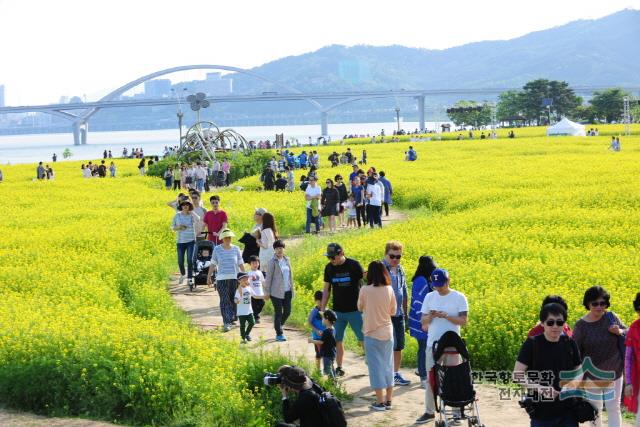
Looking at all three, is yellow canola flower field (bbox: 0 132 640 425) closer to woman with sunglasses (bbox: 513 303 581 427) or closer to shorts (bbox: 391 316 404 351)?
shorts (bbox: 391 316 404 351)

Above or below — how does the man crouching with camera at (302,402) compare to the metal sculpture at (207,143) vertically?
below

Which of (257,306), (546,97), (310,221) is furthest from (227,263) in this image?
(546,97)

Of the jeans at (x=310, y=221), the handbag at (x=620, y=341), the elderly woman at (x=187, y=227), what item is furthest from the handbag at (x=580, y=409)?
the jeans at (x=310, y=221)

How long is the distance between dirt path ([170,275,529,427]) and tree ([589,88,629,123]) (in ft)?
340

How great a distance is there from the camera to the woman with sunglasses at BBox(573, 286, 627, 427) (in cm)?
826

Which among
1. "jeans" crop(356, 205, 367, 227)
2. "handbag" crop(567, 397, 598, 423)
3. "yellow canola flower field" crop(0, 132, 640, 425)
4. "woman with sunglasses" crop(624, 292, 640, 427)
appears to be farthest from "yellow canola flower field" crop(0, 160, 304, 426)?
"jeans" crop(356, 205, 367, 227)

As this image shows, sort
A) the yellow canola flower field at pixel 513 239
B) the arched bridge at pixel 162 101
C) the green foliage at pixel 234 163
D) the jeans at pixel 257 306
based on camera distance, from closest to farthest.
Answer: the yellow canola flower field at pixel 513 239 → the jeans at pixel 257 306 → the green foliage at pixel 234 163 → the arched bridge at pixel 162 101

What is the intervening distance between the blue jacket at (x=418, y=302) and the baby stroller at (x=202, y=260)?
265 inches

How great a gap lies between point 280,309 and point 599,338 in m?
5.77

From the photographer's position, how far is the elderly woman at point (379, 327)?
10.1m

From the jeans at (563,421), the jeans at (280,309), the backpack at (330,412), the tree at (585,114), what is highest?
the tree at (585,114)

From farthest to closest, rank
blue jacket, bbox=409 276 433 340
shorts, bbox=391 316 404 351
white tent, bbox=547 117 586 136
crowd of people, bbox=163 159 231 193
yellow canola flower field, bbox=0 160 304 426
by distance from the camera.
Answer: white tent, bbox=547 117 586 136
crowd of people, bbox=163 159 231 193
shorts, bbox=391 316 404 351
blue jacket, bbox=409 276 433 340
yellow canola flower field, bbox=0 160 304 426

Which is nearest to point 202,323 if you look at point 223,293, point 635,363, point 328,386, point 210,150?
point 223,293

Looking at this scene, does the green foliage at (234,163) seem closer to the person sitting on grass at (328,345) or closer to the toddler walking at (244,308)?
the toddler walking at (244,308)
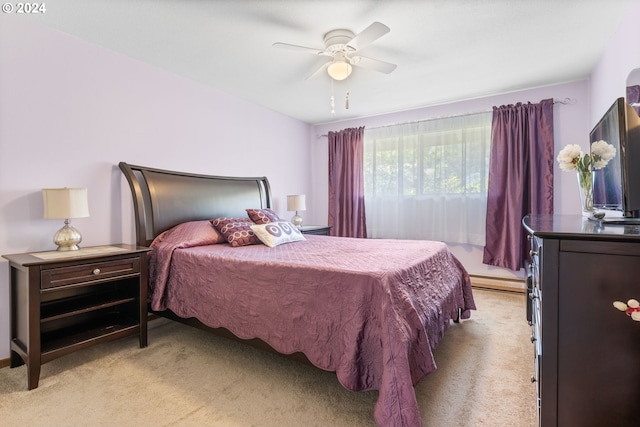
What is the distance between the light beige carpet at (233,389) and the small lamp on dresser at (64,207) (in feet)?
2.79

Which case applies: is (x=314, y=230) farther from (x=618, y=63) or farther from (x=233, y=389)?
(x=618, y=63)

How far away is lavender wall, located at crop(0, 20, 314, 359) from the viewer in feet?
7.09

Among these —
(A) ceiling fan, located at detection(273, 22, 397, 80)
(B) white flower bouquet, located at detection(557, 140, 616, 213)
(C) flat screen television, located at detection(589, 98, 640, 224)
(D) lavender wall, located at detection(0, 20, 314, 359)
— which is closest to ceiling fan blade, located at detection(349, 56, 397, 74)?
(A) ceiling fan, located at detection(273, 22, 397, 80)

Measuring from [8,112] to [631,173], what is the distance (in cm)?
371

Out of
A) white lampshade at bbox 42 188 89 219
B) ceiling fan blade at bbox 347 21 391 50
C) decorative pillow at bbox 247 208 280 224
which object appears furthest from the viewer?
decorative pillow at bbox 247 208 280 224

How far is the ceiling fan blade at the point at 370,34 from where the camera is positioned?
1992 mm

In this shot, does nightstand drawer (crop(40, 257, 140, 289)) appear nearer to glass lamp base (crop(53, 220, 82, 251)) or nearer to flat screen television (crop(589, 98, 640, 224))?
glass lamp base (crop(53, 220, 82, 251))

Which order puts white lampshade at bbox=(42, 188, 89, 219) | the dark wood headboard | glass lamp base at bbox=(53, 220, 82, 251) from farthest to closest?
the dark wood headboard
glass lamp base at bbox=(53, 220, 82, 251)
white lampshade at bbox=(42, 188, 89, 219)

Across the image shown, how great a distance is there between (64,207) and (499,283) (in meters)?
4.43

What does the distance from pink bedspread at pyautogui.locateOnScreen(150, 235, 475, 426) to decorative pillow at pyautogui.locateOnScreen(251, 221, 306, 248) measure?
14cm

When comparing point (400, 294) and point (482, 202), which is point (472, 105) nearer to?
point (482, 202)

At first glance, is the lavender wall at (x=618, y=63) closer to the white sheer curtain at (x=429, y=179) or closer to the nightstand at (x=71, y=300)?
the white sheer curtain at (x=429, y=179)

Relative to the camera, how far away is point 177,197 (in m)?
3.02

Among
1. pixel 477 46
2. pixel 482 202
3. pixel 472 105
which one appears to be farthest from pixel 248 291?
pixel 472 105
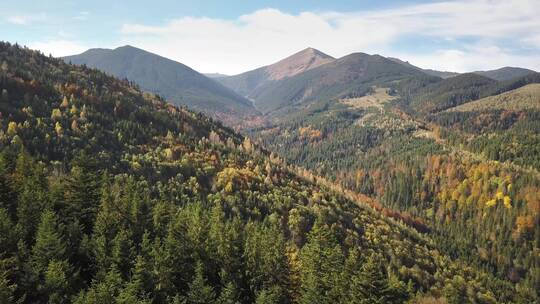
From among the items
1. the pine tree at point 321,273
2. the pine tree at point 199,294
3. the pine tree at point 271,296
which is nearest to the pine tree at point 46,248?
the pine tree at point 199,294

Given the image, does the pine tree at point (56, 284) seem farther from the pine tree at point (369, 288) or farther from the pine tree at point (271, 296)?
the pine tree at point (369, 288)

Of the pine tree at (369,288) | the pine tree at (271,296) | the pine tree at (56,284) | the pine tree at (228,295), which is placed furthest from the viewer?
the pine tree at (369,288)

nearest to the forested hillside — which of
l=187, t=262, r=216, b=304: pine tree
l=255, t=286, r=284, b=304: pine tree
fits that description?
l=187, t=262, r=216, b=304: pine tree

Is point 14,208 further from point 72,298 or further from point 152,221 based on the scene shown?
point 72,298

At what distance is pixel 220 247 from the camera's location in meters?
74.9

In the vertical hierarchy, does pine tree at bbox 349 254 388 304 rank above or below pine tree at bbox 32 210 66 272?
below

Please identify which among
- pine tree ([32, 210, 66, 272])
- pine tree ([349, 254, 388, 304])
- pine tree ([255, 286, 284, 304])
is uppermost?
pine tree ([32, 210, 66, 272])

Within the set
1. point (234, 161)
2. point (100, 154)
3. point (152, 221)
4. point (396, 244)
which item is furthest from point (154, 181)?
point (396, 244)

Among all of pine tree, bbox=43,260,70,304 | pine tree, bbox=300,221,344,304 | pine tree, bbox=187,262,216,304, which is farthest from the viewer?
------------
> Problem statement
Return the lines above, from the one containing "Is point 14,208" to the end, exactly as they stand.

> Result of this exercise
Is point 14,208 further from point 72,298 or further from point 152,221 based on the scene shown?
point 72,298

At what distance is pixel 220 247 from the camera's location in meters?
74.9

In the vertical hierarchy, does pine tree at bbox 349 254 388 304 rank above or below pine tree at bbox 32 210 66 272?
below

Please identify which among
- pine tree ([32, 210, 66, 272])
- pine tree ([349, 254, 388, 304])
- pine tree ([255, 286, 284, 304])
is uppermost?
pine tree ([32, 210, 66, 272])

Within the set
1. point (234, 161)
2. point (100, 154)
3. point (152, 221)
4. point (396, 244)
which item is furthest from point (154, 181)?
point (396, 244)

Among all of pine tree, bbox=43,260,70,304 | pine tree, bbox=300,221,344,304 | pine tree, bbox=187,262,216,304, which is farthest from the viewer?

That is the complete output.